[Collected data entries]

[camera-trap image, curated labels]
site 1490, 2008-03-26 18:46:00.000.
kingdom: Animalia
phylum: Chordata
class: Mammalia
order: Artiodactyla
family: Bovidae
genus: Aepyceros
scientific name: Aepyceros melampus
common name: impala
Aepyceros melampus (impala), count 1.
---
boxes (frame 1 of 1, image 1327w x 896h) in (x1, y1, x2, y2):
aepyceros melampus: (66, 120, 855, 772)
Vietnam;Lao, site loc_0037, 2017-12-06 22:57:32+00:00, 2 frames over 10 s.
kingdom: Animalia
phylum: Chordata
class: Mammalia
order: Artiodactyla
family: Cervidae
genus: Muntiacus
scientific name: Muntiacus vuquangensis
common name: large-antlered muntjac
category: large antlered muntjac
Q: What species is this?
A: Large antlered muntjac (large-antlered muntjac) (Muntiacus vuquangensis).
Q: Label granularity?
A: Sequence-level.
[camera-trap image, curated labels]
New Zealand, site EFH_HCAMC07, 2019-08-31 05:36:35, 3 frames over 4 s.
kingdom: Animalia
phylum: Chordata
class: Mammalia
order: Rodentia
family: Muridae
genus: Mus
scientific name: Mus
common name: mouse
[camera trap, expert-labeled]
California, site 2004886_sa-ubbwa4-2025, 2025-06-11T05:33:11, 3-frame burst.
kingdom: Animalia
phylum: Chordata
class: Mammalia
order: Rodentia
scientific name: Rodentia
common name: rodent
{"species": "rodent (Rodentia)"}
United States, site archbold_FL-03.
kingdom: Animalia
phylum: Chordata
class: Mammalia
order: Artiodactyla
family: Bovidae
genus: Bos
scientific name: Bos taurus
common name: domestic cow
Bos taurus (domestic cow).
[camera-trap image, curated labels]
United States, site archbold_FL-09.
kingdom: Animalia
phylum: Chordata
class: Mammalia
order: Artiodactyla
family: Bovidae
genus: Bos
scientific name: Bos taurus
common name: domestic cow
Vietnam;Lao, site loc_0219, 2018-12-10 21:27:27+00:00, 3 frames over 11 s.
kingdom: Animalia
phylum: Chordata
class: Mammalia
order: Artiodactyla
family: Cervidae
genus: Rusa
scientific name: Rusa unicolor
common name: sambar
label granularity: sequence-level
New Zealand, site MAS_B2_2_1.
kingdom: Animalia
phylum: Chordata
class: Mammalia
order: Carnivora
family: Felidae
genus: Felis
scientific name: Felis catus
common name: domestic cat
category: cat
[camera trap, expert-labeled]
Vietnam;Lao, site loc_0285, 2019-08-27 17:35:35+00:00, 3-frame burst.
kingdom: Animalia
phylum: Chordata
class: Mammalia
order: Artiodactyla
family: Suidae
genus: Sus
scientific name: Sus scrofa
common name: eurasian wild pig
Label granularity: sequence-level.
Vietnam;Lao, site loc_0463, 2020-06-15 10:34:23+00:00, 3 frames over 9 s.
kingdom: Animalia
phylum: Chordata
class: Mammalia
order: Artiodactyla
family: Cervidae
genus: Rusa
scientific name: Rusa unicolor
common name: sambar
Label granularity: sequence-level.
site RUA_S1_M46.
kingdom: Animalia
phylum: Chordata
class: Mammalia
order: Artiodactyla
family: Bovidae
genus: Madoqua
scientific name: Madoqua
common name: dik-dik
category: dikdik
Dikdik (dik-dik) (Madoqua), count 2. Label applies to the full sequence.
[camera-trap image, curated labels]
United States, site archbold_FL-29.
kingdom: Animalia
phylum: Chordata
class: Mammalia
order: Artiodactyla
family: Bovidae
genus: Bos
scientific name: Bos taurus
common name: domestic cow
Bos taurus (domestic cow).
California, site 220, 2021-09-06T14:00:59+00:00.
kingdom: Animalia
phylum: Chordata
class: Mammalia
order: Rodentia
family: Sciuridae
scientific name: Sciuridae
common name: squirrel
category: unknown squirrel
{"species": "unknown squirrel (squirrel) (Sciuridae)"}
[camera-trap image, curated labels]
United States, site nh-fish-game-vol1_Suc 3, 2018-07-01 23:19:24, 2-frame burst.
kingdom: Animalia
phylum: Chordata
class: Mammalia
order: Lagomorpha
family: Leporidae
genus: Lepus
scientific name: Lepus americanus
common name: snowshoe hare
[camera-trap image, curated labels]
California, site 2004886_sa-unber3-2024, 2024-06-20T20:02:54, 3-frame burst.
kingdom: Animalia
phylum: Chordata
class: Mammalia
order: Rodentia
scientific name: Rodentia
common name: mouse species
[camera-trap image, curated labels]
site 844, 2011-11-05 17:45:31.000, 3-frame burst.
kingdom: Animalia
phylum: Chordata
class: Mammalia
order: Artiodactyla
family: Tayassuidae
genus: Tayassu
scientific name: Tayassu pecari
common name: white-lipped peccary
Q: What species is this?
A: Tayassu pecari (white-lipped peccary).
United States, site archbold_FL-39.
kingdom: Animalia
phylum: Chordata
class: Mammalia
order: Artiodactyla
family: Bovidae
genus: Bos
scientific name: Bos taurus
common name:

[Work to complete]: Which lines hold the word "burst"? Return all of them from the records above.

[Problem solution]:
California, site 2004886_sa-ubbwa4-2025, 2025-06-11T05:33:11, 3-frame burst.
Vietnam;Lao, site loc_0285, 2019-08-27 17:35:35+00:00, 3-frame burst.
United States, site nh-fish-game-vol1_Suc 3, 2018-07-01 23:19:24, 2-frame burst.
California, site 2004886_sa-unber3-2024, 2024-06-20T20:02:54, 3-frame burst.
site 844, 2011-11-05 17:45:31.000, 3-frame burst.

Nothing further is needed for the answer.